Required action
Every line of the data below must be output exactly, with images left out.

Collected data entries:
——————————

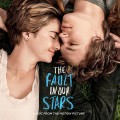 Purchase VA - The Fault In Our Stars Mp3 Download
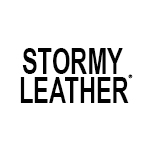 Stormy Leather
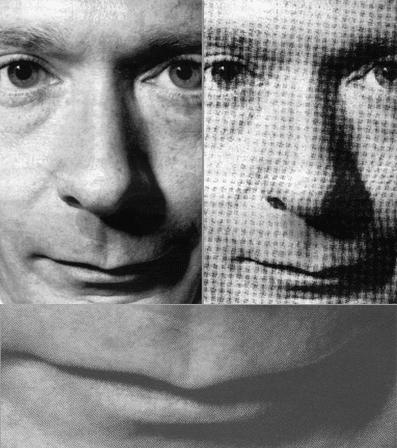 Pascal Virot mort, le journalisme perd l'un de ses Sphinx…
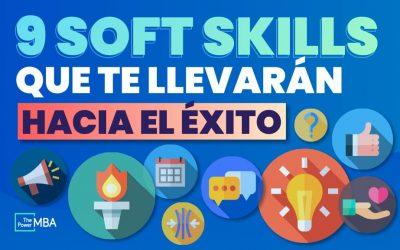 La lista de las soft skills que debes potenciar en 2021
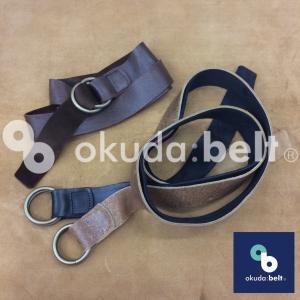 ベルト ダブルリングベルト ガチャベルト 32ミリ イギリス製 希少な kudu クードゥー  メンズ レザーベルト GIベルト 本革 レザー 自社生産 日本製|beltokuda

——————————

Written solution
 Purchase VA - The Fault In Our Stars Mp3 Download
 Stormy Leather
 Pascal Virot mort, le journalisme perd l'un de ses Sphinx…
 La lista de las soft skills que debes potenciar en 2021
 ベルト ダブルリングベルト ガチャベルト 32ミリ イギリス製 希少な kudu クードゥー  メンズ レザーベルト GIベルト 本革 レザー 自社生産 日本製|beltokuda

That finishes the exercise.